> _EXERCISE_: Copy out all of the lines below word for word, leaving out the pictures.
::::
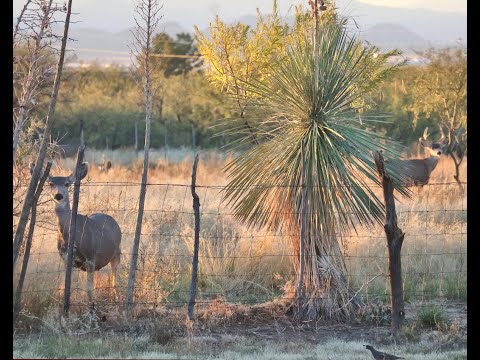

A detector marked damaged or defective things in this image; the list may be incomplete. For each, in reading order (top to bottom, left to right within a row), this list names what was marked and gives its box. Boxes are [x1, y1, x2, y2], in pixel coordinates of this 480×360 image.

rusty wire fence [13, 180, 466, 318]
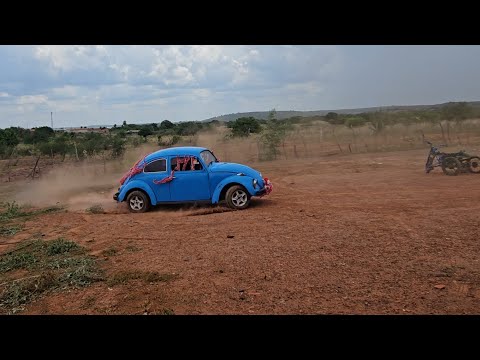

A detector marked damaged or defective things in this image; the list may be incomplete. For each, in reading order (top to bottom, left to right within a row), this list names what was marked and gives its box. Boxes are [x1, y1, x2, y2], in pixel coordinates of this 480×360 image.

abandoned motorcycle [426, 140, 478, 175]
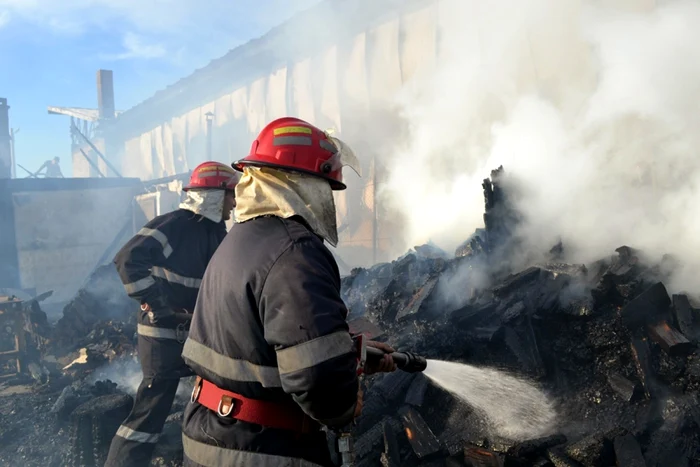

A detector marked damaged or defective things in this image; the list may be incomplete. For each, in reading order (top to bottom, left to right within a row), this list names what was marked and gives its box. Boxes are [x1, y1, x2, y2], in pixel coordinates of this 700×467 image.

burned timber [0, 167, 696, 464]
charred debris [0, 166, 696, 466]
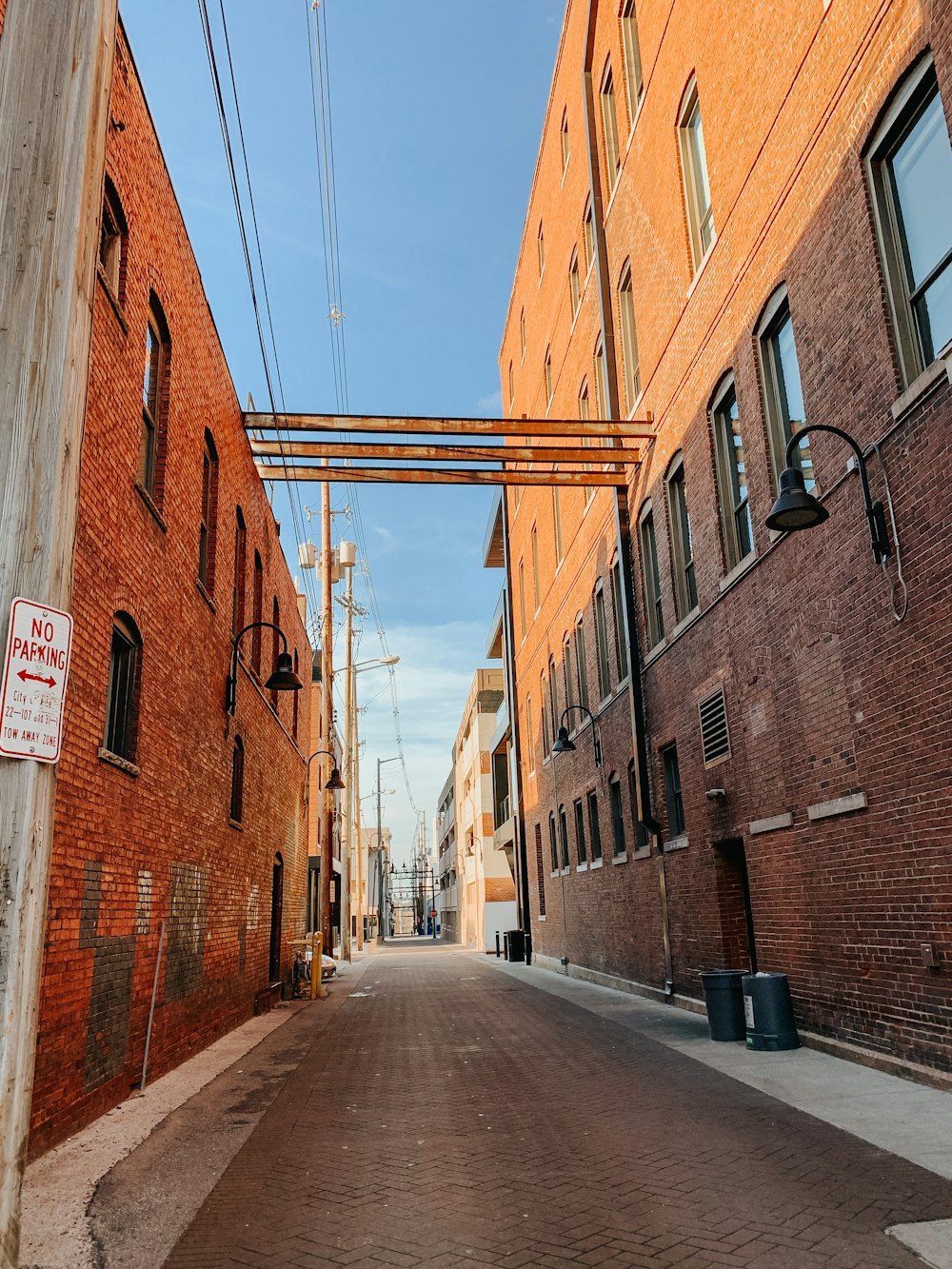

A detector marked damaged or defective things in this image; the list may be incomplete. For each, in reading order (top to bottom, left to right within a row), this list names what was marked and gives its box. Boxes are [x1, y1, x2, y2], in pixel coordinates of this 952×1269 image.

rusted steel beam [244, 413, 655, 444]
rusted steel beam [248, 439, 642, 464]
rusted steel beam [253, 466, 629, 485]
::::
> _IN RESPONSE_:
A detector marked damaged or defective things in this image; the list may be incomplete. For each, in reading order (top to bottom, left to right within a row), this list names what was marked and gives its box. Boxes are [x1, y1, x2, y2], in pixel coordinates of this 480×360 image.

rusty wire fence [13, 180, 466, 318]

A detector marked damaged or defective things in this image; the list may be incomplete. For each, in reading order (top to bottom, left to right within a row), this list names what was marked and gives its box. Boxes are [x1, y1, x2, y2], in pixel coordinates of this 480×360 image.

abandoned motorcycle [426, 140, 478, 175]

A detector marked damaged or defective things in this image; the list may be incomplete. For each, in reading order (top to bottom, left to right within a row), this list names what was marked and gives its box. Boxes are [x1, y1, x2, y2], in pixel coordinates of this 700×467 image.

burned timber [0, 167, 696, 464]
charred debris [0, 166, 696, 466]

A detector marked damaged or defective things in this image; the list may be incomplete. For each, in reading order (top to bottom, left to right within a row), this list names what was marked and gives its box. Boxes are [x1, y1, x2, y2], in pixel coordinates of this 952×1269 image.

rusted steel beam [244, 413, 655, 444]
rusted steel beam [248, 439, 642, 464]
rusted steel beam [253, 466, 629, 485]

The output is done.